Marsha Danley, 56, was among those who earned too much to qualify for a subsidy. It’s been more than a decade since Danley last had a insurance. After losing her job at a tech company during the dot-com crash, she worked for a string of small employers that didn’t offer benefits.
The Napa, Calif., accountant earns $68,000 a year (well above the $45,000 individual income threshold to qualify for tax subsidies) and was quoted $500 a month for a benchmark Silver plan, which came with a $5,000 annual deductible.
“Taking a hit on my tax refund is a lot cheaper than paying $6,000 a year for a plan and another $5,000 for a deductible,” she says. “That’s a total waste of money for me. That can be better put to paying off my debt.”
I continually find it amazing that the Democratic party put all of its domestic policy eggs in one basket like this.
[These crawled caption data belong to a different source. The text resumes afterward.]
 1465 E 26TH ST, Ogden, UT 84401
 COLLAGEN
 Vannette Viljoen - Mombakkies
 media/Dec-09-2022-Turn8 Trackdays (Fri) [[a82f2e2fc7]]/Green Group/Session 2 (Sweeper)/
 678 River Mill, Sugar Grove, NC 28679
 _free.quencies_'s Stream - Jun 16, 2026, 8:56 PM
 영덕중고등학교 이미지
Particularly since the entire Obamacare system – absolutely the entire system – was based on the idea that American consumers can’t do math. And before anybody says that they can’t, that particular sneer is mostly aimed at things like algebra and trigonometry. When it comes to checkbook stuff we all turn into human calculators; particularly when it comes to figuring out whether six hundred bucks is less, or more, than eleven thousand. Turns out that they can, and plan accordingly.
Now we just need to get them to go vote accordingly, too.